Vitraux le dio la espalda y prosiguió con su paseo por la tienda de libros acercándose a la góndola de deportes. Boutique lo seguía de atrás. El viejo se quedó contemplando los lomos de los libros con el ojo entrecerrado como buscando algo en especial. Boutique lo miraba de costado y miraba la góndola, intrigado. Luego de un momento, el maestro encontró lo que buscaba y se lo extendió con cuidado al coronel.
–Ahí tiene para entretenerse – le dijo con el libro en la mano: “84 HORAS DE NÜRBURGRING, LA MISIÓN ARGENTINA” decía en la tapa y tenía la foto esfumada de un Torino. Boutique lo agarró, lo envolvió en film protector con alegría, y lo hundió en el bolso. El viejo siguió buscando y encontró otro –. Este también – le dijo sin mirarlo, entregándole un libro con un humano sonriente y transpirado en la tapa que se besaba la ropa: “Yo soy el Diego de la gente” “Diego Armando Maradona”.
–¿Y este quién es? – preguntó desconcertado.
–El futbolista más grande de todos los tiempos. También argentino, por supuesto…– le respondió escueto y siguió buscando. Boutique lo envolvió y lo metió en el bolso.
–Acá tiene otro, y creo que ya está – le dijo dándole otro libro y yéndose hacia otra góndola. Boutique lo tomó y leyó “Juan Manuel Fangio PHOTO ALBUM”

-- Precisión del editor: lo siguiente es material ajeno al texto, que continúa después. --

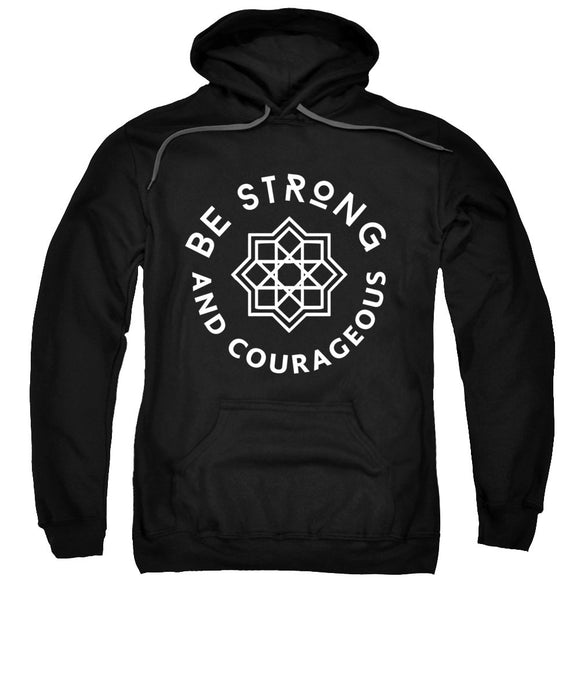 Be Strong and Courageous Sweatshirt - Coastal Faith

–Parece un libro de fotos…– le aclaró Boutique, frenando al viejo, que volvió sobre sus pies a la góndola de deportes.
–Sí, no sé si es la mejor opción, pero no veo otra…– reconoció cuando finalmente encontró lo que buscaba: “Fangio – Cuando el hombre es más que el mito” –. Este me parece mejor, pero lleve los dos – Boutique lo tomó y lo metió en el bolso. Parecía que el viejo iba a tener para largo y él no podía seguir a su lado si pretendía aprovechar el día.
–Maestro, lo dejo con el bolso y con el film. Usted busque tranquilo. Yo me voy a inspeccionar afuera, cualquier cosa me avisa…– le dijo intentando hacerle ver que debía irse.
–Vaya, coronel, despreocúpese. Yo le aviso – le dijo el viejo saludándolo con la mano. Ya podía dejarlo solo.